SaaS
June 15, 2026

How to build a successful SaaS onboarding flow: 4 great examples

Lindie Botes

Onboarding is one of the major places in a SaaS product where good design has a direct and measurable impact on revenue and retention. Done well, it turns sign-ups into confident, returning users. Done poorly, it loses them before they've had a chance to experience the product's value.

In this post, we look at top SaaS product onboarding examples, the principles that make them work, and what product managers and designers can take from each one.

What is SaaS onboarding and how does it drive retention?

SaaS onboarding is the guided process that gets new users to sign up and feel confident to use your product. It serves two purposes: for product teams, it's an opportunity to learn about user behavior, goals, and friction points. For users, it should make the product's value clear and get them to their first meaningful win.

At its core, good onboarding follows a simple process: acquire → onboard → activate → retain. 

A four-step diagram showing the core SaaS onboarding process: acquire, onboard, activate, and retain, each with a short description of the goal at that stage.

For many SaaS product teams, onboarding is treated as something to fix later, once the core product is stable. But retention starts the moment a user signs up. People arrive with a specific problem in mind and a short window of patience. If they don't find value quickly, they leave. 

This makes onboarding the make-or-break stage in SaaS. According to a 2026 Optifai study, 70% of churn happens in the first 90 days, which shows how important the early experience is. 

A line graph showing user likelihood to return after sign-up, with two diverging paths from an early decision point: retained users who achieved an early win, and churned users who found no value.

SaaS onboarding drives retention by helping users reach value quickly, so they understand why the product matters and have a reason to keep using it. A strong onboarding flow reduces confusion and friction early on. Let’s look at examples of companies that get it right.

4 of the best SaaS onboarding experiences

These are some of our favorite examples of onboarding flows in SaaS products that just get it right. They’ve considered small details and ways to personalize the experience for your users.

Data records
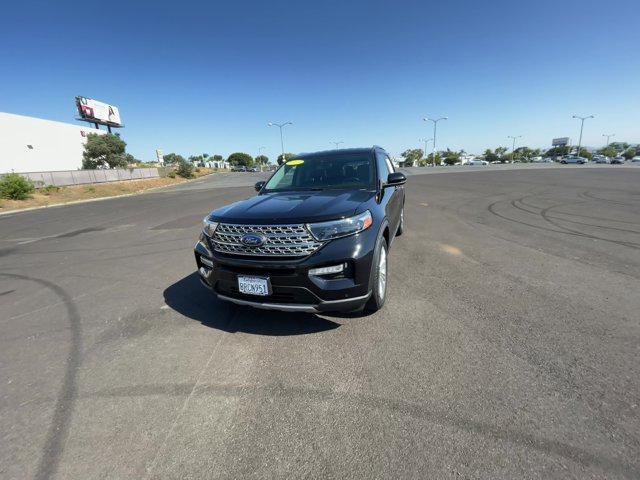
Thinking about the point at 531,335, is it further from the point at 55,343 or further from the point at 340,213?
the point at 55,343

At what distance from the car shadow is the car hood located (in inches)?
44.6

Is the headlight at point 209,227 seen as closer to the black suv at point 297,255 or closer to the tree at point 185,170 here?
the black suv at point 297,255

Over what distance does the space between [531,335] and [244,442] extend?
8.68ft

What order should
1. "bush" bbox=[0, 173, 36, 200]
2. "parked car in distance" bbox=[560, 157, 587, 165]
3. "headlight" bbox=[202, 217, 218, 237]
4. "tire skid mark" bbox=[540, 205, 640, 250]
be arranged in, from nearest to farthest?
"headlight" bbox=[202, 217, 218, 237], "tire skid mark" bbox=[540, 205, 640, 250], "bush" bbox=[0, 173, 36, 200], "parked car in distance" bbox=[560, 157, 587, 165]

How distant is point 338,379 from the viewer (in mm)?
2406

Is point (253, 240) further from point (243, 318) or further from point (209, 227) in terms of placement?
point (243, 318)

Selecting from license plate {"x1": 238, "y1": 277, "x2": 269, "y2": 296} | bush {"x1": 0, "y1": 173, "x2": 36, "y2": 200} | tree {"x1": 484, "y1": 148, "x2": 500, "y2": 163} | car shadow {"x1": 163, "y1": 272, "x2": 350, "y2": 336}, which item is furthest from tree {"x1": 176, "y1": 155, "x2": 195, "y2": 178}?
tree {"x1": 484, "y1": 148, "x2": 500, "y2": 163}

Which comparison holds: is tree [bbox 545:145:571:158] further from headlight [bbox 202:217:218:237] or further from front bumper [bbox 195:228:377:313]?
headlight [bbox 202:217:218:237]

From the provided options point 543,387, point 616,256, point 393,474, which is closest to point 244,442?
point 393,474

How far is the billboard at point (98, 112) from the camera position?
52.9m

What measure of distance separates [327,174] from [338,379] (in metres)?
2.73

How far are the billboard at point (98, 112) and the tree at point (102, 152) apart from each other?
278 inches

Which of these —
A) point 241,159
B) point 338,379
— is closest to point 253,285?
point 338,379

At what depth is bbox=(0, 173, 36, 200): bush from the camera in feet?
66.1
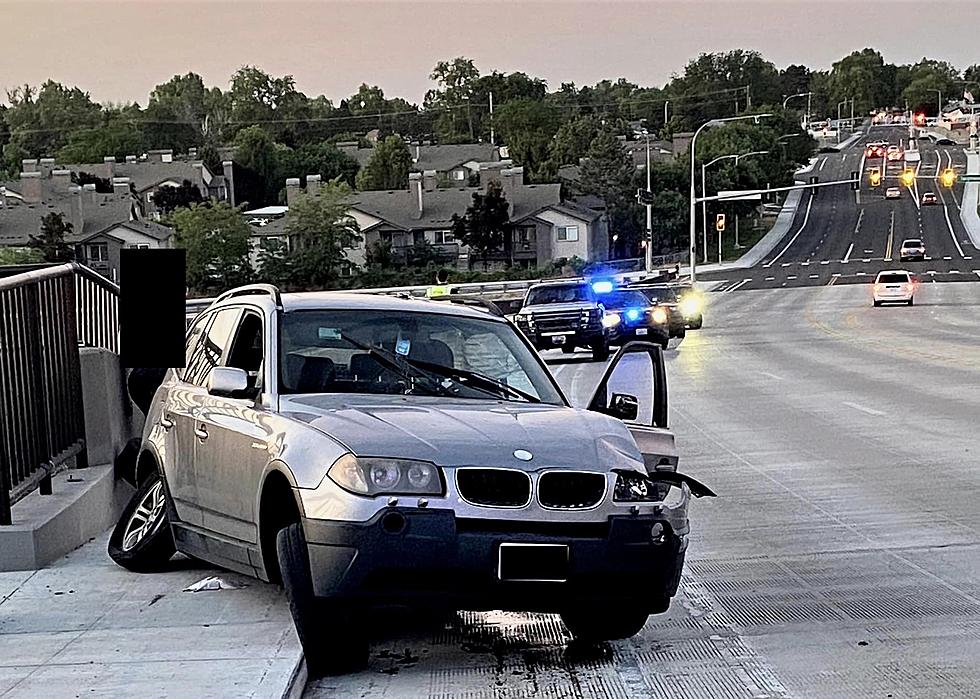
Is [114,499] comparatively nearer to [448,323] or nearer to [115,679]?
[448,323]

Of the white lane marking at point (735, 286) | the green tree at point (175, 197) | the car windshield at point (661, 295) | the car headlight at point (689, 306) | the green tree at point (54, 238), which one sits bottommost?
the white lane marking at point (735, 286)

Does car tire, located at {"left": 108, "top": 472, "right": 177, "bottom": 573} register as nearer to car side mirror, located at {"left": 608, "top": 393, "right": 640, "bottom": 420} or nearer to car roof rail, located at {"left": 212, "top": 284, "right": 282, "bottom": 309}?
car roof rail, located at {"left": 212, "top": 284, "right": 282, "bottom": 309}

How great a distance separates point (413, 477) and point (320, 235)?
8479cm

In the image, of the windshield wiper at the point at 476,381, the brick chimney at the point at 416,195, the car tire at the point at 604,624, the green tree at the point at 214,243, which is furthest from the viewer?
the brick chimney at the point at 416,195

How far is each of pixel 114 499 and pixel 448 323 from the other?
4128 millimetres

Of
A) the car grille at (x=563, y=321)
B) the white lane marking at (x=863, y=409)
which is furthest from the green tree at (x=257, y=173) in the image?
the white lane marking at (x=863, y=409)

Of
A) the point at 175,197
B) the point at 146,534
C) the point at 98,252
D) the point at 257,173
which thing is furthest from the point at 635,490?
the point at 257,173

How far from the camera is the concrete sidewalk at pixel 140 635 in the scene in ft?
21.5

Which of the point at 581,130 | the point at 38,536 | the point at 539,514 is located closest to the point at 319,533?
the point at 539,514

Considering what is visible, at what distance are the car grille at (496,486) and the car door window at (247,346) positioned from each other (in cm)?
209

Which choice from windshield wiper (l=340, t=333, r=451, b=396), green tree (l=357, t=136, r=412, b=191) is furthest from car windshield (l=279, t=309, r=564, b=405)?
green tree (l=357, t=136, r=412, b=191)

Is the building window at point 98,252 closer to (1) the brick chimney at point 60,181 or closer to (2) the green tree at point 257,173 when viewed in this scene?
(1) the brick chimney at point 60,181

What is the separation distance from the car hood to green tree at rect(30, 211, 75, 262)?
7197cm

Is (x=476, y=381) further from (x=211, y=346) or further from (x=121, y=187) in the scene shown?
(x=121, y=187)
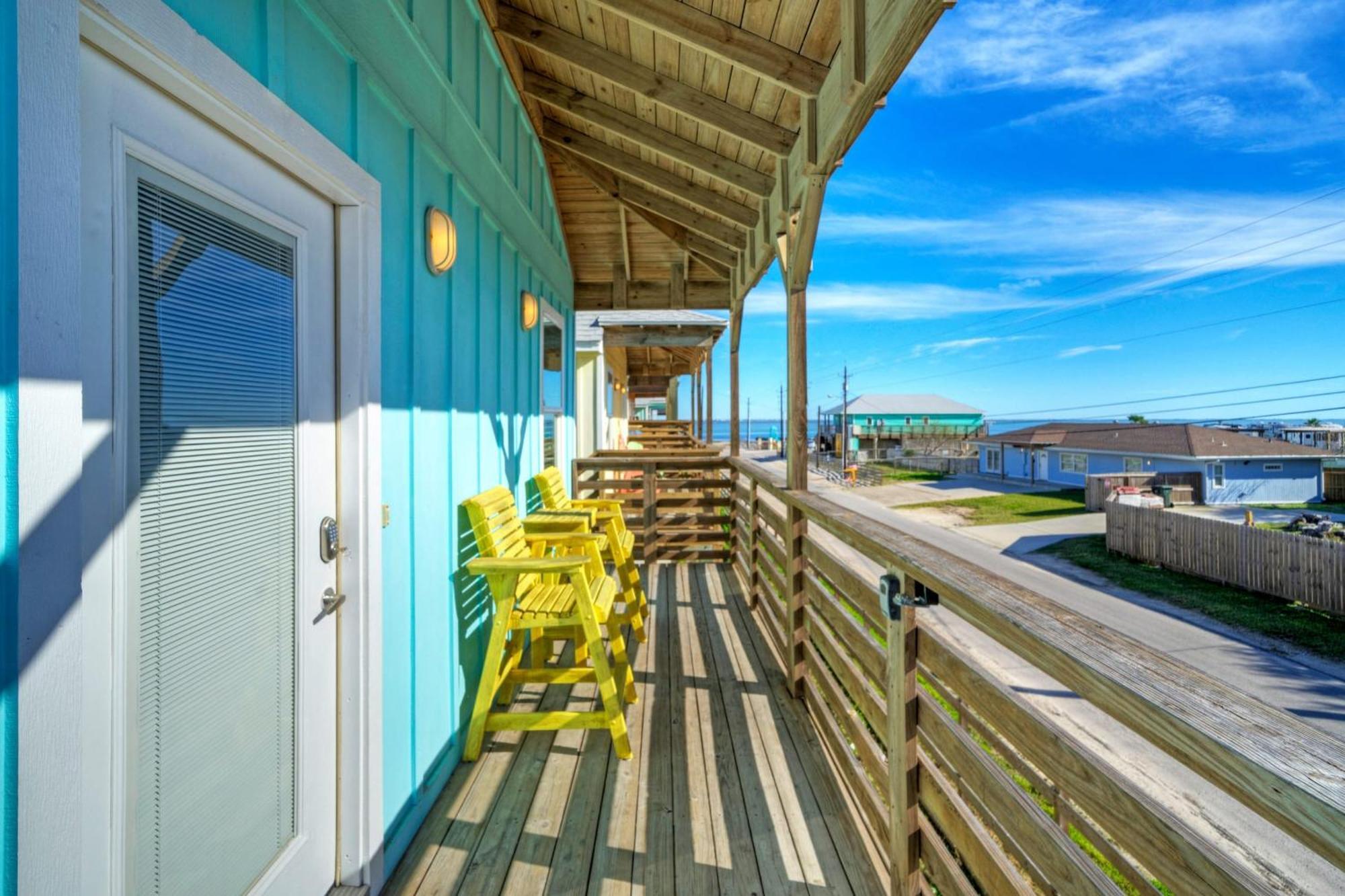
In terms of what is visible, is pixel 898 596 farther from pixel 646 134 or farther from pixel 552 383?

_To do_
(1) Name the stages of the core onboarding process given in the SaaS onboarding article, in the order it presents them.
(2) Write the next part of the SaaS onboarding article, picking up after its last sentence.
The listing is separate material, apart from the article on SaaS onboarding.

_Responses by task_
(1) Acquire, onboard, activate, retain.

(2)
  • Loom
  • Typeform
  • Grammarly
  • Copyfolio

Loom: tailoring to specific user needs 

Loom uses self-referential onboarding in the best way. It uses video to teach users how to use a video tool, which surfaces the product's value before a user has recorded anything. Here are some standout aspects of the process:

Getting the user’s role upfront

Loom's first onboarding screen asking how the user plans to use the tool, with contextual hint text showing relevant use cases based on the selected role.

The first thing users are asked is how they plan to use the tool. The Loom team gathers user segment data quickly, and users receive hint texts with use cases for any role they choose. 

A nifty trick Loom uses in the dropdown is not alphabetizing user roles. Randomizing the order overcomes the issue of users who want to get through the process quickly by simply selecting the first option.

Letting users try the product from the second step

Loom's second onboarding step showing users the choice to record a video or explore use cases first.

Wasting no time at all, the very next step in the wizard setup is choosing between recording a Loom video right away, or learning more about the product. This makes it feel like the onboarding is cut in half, because the user can get to their first completed task right from the second step.

Customizing the dashboard for the use case

Loom's new user dashboard for with a prompt to record a video and a tutorial video below it.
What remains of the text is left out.